» EXERCISE INSTRUCTIONS:
A: According to the policy text, when should the creation of a Commission for Equity and Justice be announced?
B: Rewrite the stretch of the policy text from "Ensure continued momentum" through "to reimagine justice.", putting "progress" in place of "momentum".

» TEXT SECTION:
☆ ☆ ☆

The Administration must also seek comprehensive reauthorizations of existing legislation to ensure sustainability and long-term investment in the President’s first budget.

  • Prioritize reauthorization of WIOA and work with Congress to establish a new title within WIOA specifically for youth and adults impacted by the justice system. This new title should emphasize access to subsidized employment and transitional jobs models, integrated education and training, access to supportive services, and community-informed reporting and accountability requirements.
  • Expand investments into quality education and workforce training opportunities to all individuals who are incarcerated through prioritizing historically oppressed communities in the reauthorization of the Higher Education Act (HEA) and National Apprenticeship Act (NAA).

Ensure continued momentum for transformational change by creating a Commission for Equity and Justice and working with Congress and states and localities to reimagine justice.

Announce the creation of a Commission for Equity and Justice within the first 100 days.

☆ ☆ ☆

» DATA:
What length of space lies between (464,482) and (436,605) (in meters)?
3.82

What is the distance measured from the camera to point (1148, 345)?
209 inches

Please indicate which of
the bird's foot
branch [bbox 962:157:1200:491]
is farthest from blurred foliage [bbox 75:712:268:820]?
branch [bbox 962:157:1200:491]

☆ ☆ ☆

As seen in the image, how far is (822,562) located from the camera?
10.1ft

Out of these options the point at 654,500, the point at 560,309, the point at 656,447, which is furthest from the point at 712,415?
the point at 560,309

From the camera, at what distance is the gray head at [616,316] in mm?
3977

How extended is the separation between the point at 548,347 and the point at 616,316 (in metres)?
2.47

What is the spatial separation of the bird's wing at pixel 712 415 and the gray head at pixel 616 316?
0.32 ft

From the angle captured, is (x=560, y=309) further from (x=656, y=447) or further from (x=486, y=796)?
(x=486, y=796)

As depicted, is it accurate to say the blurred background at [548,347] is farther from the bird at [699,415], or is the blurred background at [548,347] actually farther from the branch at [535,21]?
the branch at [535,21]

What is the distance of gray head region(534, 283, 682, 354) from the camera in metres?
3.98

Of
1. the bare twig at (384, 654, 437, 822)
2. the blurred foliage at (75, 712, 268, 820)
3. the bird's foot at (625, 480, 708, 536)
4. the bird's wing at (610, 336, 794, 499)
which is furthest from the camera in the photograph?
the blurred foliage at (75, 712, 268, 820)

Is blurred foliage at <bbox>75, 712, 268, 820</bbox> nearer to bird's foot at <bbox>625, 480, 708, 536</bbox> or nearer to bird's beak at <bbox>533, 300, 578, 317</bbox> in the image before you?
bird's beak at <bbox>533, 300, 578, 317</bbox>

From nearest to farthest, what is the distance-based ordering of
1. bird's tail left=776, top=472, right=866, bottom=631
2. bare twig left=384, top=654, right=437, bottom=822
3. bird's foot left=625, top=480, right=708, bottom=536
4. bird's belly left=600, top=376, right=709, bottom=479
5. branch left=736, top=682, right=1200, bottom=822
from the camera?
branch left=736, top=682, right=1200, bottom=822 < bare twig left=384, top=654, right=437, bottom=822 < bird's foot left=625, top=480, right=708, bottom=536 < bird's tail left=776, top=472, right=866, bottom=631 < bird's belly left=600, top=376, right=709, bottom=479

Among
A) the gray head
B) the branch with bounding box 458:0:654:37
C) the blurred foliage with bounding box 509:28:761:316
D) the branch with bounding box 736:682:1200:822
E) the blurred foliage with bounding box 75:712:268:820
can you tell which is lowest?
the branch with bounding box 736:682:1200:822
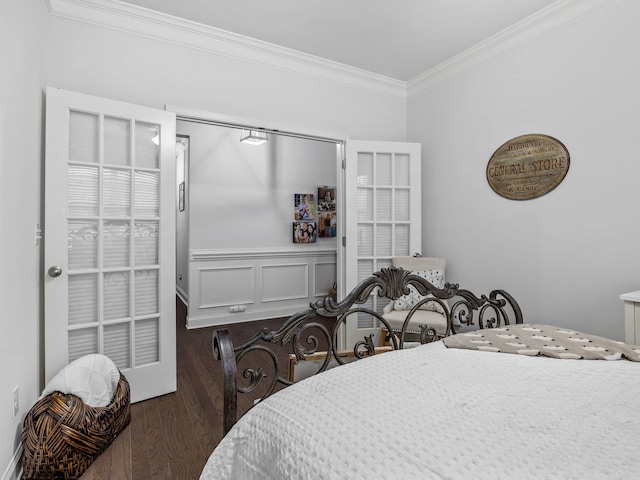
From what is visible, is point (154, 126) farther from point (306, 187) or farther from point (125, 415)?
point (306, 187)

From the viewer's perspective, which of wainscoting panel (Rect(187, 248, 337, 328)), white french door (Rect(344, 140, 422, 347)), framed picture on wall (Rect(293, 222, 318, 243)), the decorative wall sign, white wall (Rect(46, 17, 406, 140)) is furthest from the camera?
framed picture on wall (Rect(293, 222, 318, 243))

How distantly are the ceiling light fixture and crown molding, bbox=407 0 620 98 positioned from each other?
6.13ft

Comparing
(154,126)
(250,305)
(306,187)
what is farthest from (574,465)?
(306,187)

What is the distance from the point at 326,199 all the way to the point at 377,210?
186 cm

☆ ☆ ☆

» TASK RESULTS:
A: Within the first 100 days.

B:
Ensure continued progress for transformational change by creating a Commission for Equity and Justice and working with Congress and states and localities to reimagine justice.